WHAT THE TASK ASKS: Starting with the line that contains "Tell me how" and going on through the line that contains "5. [291,91]", rewrite these items with "gloved hand" swapped for "mittened hand" and nothing else changed. Give only those lines.

INPUT:
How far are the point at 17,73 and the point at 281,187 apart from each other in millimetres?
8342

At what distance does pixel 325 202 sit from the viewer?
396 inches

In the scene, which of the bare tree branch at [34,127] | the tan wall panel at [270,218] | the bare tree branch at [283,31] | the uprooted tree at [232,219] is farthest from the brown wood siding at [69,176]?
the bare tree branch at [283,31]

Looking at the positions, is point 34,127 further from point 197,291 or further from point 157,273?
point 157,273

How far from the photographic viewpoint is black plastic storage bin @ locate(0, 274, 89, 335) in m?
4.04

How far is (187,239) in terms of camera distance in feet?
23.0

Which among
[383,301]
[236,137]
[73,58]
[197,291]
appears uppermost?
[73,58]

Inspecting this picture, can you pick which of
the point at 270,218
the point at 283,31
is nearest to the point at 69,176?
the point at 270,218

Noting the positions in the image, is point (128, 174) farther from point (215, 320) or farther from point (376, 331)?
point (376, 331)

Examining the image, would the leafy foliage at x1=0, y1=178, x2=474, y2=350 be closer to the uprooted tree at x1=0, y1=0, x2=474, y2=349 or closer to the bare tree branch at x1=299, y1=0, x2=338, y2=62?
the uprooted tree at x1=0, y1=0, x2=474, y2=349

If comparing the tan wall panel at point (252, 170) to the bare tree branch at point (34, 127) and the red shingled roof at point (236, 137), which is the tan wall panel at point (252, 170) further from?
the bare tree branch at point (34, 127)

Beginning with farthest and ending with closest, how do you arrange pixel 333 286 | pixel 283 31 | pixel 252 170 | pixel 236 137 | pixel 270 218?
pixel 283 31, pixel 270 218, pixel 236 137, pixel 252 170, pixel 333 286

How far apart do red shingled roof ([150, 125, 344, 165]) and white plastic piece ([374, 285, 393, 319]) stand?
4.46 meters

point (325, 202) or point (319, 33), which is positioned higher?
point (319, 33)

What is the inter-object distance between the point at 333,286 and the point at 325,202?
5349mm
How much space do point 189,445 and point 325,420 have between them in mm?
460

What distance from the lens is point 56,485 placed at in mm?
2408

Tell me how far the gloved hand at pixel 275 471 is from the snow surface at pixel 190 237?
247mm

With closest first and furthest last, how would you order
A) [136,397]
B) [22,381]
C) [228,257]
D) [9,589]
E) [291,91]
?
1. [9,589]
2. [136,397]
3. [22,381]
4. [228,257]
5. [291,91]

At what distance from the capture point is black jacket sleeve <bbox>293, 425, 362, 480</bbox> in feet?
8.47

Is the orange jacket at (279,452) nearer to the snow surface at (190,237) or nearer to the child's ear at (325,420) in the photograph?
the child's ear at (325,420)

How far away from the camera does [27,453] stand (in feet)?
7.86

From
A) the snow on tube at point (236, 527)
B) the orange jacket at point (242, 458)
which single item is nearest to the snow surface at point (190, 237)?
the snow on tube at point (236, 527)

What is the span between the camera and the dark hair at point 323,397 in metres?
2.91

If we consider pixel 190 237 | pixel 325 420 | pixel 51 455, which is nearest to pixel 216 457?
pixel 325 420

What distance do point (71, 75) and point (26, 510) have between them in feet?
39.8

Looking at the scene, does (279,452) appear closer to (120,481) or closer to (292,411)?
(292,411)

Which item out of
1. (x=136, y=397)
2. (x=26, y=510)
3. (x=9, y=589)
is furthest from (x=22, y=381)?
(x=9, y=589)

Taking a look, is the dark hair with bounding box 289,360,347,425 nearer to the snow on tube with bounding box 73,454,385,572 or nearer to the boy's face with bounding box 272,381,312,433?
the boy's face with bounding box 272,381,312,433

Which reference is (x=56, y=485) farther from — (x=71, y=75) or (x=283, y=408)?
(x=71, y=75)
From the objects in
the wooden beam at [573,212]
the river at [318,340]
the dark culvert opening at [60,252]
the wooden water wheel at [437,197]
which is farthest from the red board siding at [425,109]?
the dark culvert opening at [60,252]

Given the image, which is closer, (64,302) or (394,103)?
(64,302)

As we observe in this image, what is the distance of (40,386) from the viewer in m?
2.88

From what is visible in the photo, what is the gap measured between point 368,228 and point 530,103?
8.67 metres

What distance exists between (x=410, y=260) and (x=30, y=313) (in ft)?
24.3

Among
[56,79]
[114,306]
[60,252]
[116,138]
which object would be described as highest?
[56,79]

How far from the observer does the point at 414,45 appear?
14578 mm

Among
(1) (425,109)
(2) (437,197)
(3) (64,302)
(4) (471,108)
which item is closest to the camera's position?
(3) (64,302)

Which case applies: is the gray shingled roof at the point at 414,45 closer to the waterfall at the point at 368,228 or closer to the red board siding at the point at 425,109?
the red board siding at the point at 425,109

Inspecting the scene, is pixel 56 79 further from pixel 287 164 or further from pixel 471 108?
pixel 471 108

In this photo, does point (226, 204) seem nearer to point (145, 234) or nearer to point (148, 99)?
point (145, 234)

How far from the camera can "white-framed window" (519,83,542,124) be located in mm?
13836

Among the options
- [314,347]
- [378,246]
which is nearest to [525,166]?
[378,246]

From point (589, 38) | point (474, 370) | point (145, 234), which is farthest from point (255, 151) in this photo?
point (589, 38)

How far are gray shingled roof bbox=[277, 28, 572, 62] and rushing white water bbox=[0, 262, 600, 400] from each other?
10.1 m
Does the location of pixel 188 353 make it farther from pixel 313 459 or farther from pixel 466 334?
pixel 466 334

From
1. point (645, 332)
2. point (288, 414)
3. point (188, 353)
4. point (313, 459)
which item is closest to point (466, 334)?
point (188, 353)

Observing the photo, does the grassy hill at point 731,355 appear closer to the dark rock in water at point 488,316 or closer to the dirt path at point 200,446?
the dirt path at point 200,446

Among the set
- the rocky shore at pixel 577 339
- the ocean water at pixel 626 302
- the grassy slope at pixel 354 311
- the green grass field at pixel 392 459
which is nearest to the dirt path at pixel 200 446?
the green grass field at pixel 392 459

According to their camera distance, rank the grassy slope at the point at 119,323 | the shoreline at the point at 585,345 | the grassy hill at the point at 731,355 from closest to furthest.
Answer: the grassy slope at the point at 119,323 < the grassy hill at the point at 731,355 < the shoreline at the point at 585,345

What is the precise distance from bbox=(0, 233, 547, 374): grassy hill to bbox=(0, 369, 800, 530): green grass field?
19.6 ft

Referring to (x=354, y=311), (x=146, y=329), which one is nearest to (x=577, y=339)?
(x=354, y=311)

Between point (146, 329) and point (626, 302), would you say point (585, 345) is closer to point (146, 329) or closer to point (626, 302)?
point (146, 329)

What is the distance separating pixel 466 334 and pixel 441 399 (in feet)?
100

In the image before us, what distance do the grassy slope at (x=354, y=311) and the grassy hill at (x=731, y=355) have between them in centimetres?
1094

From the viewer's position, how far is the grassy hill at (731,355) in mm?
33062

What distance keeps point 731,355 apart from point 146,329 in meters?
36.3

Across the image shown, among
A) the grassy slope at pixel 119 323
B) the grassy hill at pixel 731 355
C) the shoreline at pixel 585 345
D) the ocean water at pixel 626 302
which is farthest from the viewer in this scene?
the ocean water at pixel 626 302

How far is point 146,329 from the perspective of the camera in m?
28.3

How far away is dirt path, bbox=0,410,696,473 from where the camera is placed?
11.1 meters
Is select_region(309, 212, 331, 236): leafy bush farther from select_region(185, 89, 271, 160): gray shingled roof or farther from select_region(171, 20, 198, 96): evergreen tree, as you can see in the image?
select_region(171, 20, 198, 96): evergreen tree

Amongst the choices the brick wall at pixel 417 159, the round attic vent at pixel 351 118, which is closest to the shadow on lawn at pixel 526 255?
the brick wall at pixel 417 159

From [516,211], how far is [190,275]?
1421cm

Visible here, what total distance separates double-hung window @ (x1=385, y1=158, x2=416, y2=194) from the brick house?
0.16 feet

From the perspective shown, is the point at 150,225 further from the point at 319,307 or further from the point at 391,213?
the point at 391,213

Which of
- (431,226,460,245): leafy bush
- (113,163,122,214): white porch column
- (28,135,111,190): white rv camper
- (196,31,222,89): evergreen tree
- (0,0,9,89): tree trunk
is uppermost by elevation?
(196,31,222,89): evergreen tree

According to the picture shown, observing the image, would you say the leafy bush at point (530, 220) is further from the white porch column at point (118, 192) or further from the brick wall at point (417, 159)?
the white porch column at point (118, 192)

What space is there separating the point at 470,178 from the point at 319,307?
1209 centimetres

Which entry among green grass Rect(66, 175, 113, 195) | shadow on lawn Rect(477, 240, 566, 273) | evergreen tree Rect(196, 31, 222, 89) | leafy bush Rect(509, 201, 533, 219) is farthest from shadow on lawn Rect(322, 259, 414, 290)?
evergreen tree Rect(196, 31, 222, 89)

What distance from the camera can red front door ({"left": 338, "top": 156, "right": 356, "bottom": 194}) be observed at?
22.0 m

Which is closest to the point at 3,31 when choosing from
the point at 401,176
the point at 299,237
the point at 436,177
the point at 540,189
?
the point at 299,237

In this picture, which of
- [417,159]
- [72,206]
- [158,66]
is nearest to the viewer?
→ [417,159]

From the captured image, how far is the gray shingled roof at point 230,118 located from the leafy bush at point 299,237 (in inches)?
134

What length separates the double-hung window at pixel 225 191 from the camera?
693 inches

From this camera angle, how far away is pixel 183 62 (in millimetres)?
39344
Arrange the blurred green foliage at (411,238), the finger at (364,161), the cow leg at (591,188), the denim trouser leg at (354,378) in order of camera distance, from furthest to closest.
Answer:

FULL RESPONSE:
Tell me how far the mittened hand at pixel 275 471 is from the snow surface at pixel 190 237?
247mm

With closest first and furthest last, how would you order
A) [136,397]
B) [22,381]
C) [228,257]
D) [9,589]
E) [291,91]
?
1. [9,589]
2. [136,397]
3. [22,381]
4. [228,257]
5. [291,91]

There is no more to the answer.